Crítica | Outras metragens

O Resto

À prova de invisibilidade

(O Resto, BRA, 2021)
Nota  
  • Gênero: Documentário
  • Direção: Pedro Gonçalves Ribeiro
  • Roteiro: Pedro Gonçalves Ribeiro
  • Elenco: Rute Vianna, Vanessa Machado, Tucha Borges, Maria das Graças Loures e Gisele Duarte
  • Duração: 20 minutos

D. Iolanda descobriu da maneira mais insólita que está morta. Ainda que na verdade esteja viva e produzindo, oficialmente sua certidão de óbito foi emitida, seu enterro aconteceu, seus direitos foram tomados pelo Estado, e agora ela é um fantasma andando por uma Belo Horizonte igualmente fantasmagórica. Em apenas 20 minutos, ‘O Resto’ faz uma leitura acentuada sobre o apagamento das grandes cidades, confundindo o desaparecimento dos indivíduos com o dos espaços urbanos, públicos ou não. Como se o mundo estivesse refém do que é novo, e o espaço para a História fosse desaparecendo até não restar nada.

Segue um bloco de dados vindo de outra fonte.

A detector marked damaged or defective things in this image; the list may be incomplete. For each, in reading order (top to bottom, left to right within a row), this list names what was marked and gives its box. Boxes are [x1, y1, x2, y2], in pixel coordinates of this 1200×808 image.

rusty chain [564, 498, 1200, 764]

Pedro Gonçalves Ribeiro têm muitas ambições, e em seu curta metragem testa as possibilidades de encaixá-las, em comunicação acertada. Estamos diante de uma forma nova de passamento, aquele feito ainda em vida, e que reflete muito do que acontece hoje com grandes cidades. Nada nem ninguém esgotou, mas a sociedade quis que o tempo acabasse para alguém, para algo, e assim será. O filme investiga em como esses espaços e esses corpos se encontram e que tipo de lamento nasce diante de seu desaparecimento gradual, de sua total obsolescência e sua inutilidade aparente; quem se importa com o que já se foi?

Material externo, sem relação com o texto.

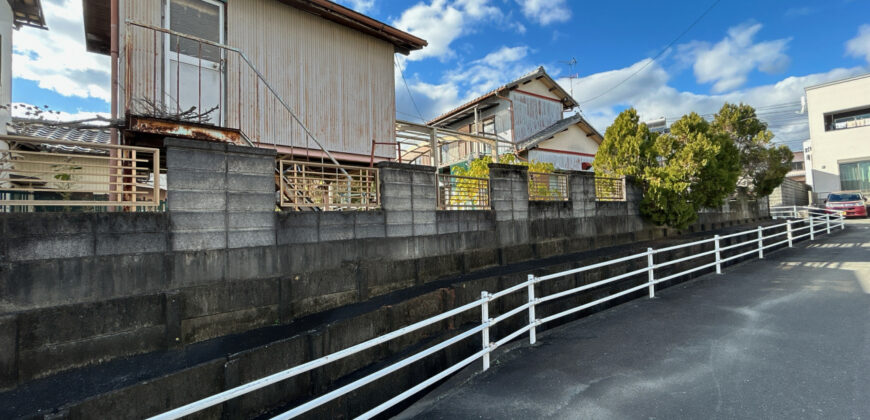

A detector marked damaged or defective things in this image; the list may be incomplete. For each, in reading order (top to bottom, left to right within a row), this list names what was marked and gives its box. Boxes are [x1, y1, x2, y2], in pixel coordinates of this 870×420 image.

rusted balcony railing [0, 135, 162, 210]
rusted balcony railing [282, 159, 380, 210]
rusted balcony railing [436, 173, 490, 210]
rusted balcony railing [528, 172, 568, 202]
rusted balcony railing [592, 176, 628, 202]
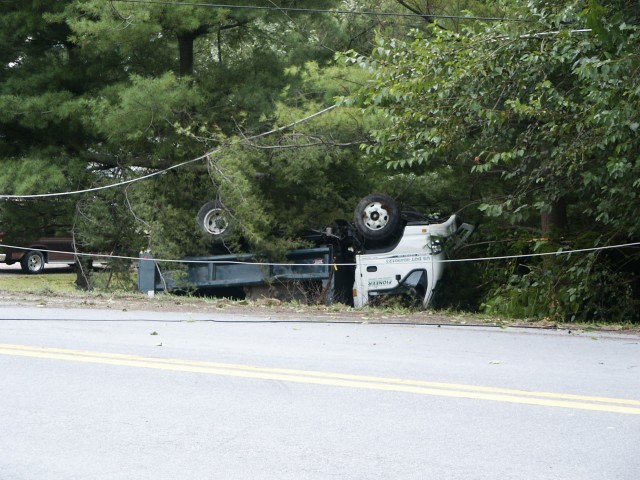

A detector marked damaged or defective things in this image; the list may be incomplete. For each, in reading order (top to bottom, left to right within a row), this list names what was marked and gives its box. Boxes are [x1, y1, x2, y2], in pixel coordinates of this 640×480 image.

overturned white truck [139, 194, 470, 310]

Na contramão do que está surgindo, sendo lançado e obtendo reconhecimento, o nosso tempo escasseia o que não é mais importante, mesmo contra a vontade de quem já foi. Aos poucos, espera-se uma aceitação diante da própria inexistência; que as pessoas acatem as decisões e simplesmente sumam e se tornem passado, pois o presente não lhes pertence. A gentrificação humana também existe, onde realocaremos pessoas novas em folha no lugar de personagens que já não representam mais o futuro, e assim é feito tanto com os lugares quanto com as pessoas, diminuindo a importância da História, como um bom e típico brasileiro.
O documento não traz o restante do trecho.